Reproduce the data word for word, starting at its beginning and stopping after the line that contains "the front grille at the point at 587,170, the". Leave the pictures out of your answer.

▸ **MATERIAL FOR THE TASK**:
• • • •
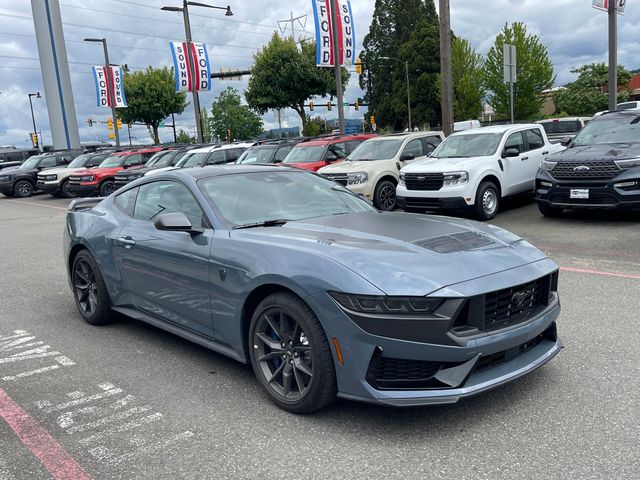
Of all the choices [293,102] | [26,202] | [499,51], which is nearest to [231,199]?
[26,202]

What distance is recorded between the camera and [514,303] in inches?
130

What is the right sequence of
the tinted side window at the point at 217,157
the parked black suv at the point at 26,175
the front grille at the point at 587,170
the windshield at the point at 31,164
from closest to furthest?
the front grille at the point at 587,170, the tinted side window at the point at 217,157, the parked black suv at the point at 26,175, the windshield at the point at 31,164

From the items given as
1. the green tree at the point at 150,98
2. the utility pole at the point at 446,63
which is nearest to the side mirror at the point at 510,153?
the utility pole at the point at 446,63

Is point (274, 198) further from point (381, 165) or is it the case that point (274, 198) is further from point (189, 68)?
point (189, 68)

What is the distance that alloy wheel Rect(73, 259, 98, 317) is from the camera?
547 centimetres

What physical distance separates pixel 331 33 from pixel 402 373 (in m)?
17.5

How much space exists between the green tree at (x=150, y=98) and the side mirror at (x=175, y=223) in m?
44.3

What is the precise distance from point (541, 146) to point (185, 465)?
11171 mm

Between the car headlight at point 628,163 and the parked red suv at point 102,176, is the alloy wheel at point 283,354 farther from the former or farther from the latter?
the parked red suv at point 102,176

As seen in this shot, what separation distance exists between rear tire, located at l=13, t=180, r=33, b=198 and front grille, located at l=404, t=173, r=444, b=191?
20286mm

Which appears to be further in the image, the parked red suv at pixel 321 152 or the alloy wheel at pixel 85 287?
the parked red suv at pixel 321 152

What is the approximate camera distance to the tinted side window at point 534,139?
476 inches

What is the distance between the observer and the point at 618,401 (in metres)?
A: 3.43

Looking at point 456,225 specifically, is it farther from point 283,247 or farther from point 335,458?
point 335,458
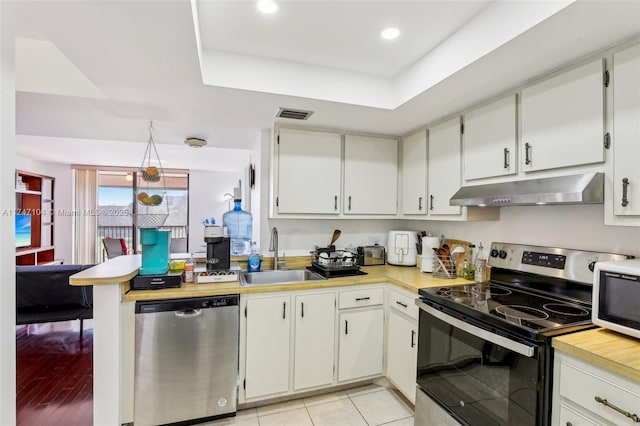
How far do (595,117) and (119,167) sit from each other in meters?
7.32

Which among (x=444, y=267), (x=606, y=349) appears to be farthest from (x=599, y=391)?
(x=444, y=267)

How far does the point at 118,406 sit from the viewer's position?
1.83m

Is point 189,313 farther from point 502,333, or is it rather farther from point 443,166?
point 443,166

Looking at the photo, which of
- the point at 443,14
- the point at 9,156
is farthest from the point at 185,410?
the point at 443,14

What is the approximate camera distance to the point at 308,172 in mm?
2676

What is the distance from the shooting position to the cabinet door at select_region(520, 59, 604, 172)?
1.45m

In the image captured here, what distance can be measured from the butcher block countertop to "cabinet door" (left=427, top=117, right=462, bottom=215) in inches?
44.3

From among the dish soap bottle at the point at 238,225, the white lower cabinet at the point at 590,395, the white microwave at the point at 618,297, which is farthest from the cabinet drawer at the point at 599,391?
the dish soap bottle at the point at 238,225

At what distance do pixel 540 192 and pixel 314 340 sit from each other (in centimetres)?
171

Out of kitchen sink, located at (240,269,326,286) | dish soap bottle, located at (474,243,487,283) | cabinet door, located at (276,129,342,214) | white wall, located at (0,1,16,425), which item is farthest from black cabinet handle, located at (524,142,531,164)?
white wall, located at (0,1,16,425)

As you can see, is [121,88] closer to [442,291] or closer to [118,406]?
[118,406]

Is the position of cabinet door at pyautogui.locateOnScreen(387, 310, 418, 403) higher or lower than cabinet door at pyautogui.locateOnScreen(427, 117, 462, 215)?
lower

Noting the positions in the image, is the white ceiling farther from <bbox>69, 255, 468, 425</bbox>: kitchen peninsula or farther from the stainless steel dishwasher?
the stainless steel dishwasher

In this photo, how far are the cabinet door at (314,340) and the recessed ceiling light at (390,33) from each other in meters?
1.72
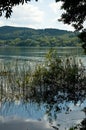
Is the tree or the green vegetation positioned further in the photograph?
the green vegetation

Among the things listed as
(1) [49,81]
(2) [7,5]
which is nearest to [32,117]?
(1) [49,81]

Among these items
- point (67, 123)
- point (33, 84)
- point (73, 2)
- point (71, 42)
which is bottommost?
point (67, 123)

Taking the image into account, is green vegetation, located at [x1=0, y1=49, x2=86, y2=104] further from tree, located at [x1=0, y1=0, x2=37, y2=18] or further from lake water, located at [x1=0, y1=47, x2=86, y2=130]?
tree, located at [x1=0, y1=0, x2=37, y2=18]

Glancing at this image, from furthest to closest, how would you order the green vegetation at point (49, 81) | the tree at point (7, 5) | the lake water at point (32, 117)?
the green vegetation at point (49, 81)
the lake water at point (32, 117)
the tree at point (7, 5)

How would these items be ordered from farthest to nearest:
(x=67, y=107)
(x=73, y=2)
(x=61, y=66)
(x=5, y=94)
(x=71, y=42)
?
(x=71, y=42), (x=61, y=66), (x=5, y=94), (x=67, y=107), (x=73, y=2)

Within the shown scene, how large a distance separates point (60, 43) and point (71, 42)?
9.22 metres

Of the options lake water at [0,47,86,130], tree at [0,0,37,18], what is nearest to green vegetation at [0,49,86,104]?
lake water at [0,47,86,130]

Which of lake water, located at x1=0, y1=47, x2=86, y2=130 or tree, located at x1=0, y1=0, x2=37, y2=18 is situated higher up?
tree, located at x1=0, y1=0, x2=37, y2=18

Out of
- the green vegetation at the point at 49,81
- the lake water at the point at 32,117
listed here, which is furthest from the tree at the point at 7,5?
the green vegetation at the point at 49,81

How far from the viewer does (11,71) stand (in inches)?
778

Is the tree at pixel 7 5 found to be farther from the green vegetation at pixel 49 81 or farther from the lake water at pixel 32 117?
the green vegetation at pixel 49 81

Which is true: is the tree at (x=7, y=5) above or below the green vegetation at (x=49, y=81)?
above

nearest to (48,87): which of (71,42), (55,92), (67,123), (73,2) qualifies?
(55,92)

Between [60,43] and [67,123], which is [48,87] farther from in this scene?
[60,43]
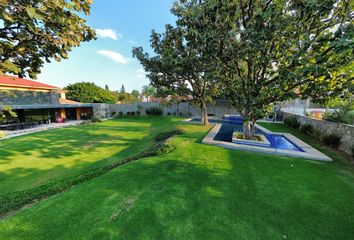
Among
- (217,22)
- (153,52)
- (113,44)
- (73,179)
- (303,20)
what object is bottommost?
(73,179)

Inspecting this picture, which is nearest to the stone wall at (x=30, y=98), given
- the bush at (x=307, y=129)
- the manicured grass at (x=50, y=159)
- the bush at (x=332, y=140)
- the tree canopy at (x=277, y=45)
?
the manicured grass at (x=50, y=159)

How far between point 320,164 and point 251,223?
473cm

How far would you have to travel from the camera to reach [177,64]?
32.1 feet

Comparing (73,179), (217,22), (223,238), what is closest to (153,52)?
(217,22)

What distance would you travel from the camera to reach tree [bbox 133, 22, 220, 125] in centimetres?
976

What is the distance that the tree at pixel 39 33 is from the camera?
2.23 metres

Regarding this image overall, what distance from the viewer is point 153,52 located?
12.8m

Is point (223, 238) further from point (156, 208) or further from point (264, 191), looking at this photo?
point (264, 191)

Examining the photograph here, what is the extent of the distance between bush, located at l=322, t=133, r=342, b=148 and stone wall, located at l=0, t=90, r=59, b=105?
2411 centimetres

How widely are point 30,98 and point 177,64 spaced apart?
18117 mm

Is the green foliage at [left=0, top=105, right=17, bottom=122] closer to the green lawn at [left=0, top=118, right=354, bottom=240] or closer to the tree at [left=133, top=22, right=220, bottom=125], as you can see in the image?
the green lawn at [left=0, top=118, right=354, bottom=240]

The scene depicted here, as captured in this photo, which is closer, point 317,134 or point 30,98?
point 317,134

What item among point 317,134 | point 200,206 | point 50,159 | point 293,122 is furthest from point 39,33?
point 293,122

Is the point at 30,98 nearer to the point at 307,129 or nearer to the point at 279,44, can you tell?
the point at 279,44
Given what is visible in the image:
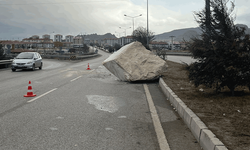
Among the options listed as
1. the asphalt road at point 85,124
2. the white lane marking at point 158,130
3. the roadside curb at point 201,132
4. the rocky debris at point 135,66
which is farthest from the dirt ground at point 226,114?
the rocky debris at point 135,66

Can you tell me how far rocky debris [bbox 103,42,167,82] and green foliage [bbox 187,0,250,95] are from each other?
5.01 metres

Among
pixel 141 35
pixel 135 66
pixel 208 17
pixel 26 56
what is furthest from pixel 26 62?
pixel 141 35

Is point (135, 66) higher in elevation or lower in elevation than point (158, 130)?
higher

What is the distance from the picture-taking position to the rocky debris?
41.9 ft

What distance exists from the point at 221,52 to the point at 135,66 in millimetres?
6001

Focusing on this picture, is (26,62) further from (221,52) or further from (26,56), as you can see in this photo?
(221,52)

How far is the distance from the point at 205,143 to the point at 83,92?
255 inches

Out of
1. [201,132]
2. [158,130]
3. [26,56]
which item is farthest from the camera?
[26,56]

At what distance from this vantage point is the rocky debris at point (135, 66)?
12766 mm

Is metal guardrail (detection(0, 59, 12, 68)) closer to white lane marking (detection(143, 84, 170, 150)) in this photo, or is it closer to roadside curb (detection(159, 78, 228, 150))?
white lane marking (detection(143, 84, 170, 150))

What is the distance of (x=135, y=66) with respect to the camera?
42.6ft

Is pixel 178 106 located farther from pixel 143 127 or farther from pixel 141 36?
pixel 141 36

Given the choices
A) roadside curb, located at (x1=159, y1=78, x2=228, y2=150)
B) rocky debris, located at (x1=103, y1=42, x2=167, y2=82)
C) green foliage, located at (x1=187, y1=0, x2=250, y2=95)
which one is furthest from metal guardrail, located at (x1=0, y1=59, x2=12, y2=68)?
roadside curb, located at (x1=159, y1=78, x2=228, y2=150)

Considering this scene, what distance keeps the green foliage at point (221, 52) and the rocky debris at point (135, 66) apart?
5011 mm
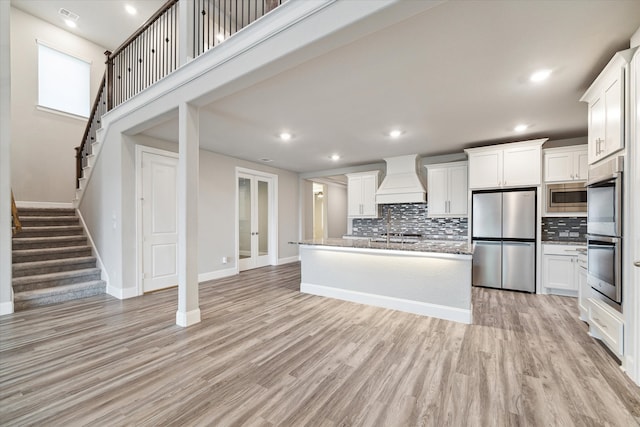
• • • •
▸ **THE ANSWER**:
Of all the choices [293,102] | [26,202] | [499,51], which is nearest to [231,199]?
[26,202]

What distance is recorded between the camera and [514,303] in inches?
130

What is the right sequence of
the tinted side window at the point at 217,157
the parked black suv at the point at 26,175
the front grille at the point at 587,170
the windshield at the point at 31,164
from closest to furthest?
the front grille at the point at 587,170, the tinted side window at the point at 217,157, the parked black suv at the point at 26,175, the windshield at the point at 31,164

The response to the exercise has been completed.